▶ [EXERCISE OBJECTIVE]:
Please repeat, without alteration, the line containing "boxes (frame 1" and every line that follows it to the end of the entries below, and only those lines.

(Stored items)
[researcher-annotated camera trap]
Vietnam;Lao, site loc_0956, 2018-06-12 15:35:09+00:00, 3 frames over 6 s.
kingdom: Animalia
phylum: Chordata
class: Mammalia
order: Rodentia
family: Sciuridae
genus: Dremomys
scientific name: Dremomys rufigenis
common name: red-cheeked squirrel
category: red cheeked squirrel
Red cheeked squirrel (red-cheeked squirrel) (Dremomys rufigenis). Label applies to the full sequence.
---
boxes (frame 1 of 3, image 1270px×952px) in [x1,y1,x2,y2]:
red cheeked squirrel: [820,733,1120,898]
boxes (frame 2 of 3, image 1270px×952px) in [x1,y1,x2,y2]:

▶ [WRITTEN ANSWER]:
boxes (frame 1 of 3, image 1270px×952px) in [x1,y1,x2,y2]:
red cheeked squirrel: [820,733,1120,898]
boxes (frame 2 of 3, image 1270px×952px) in [x1,y1,x2,y2]:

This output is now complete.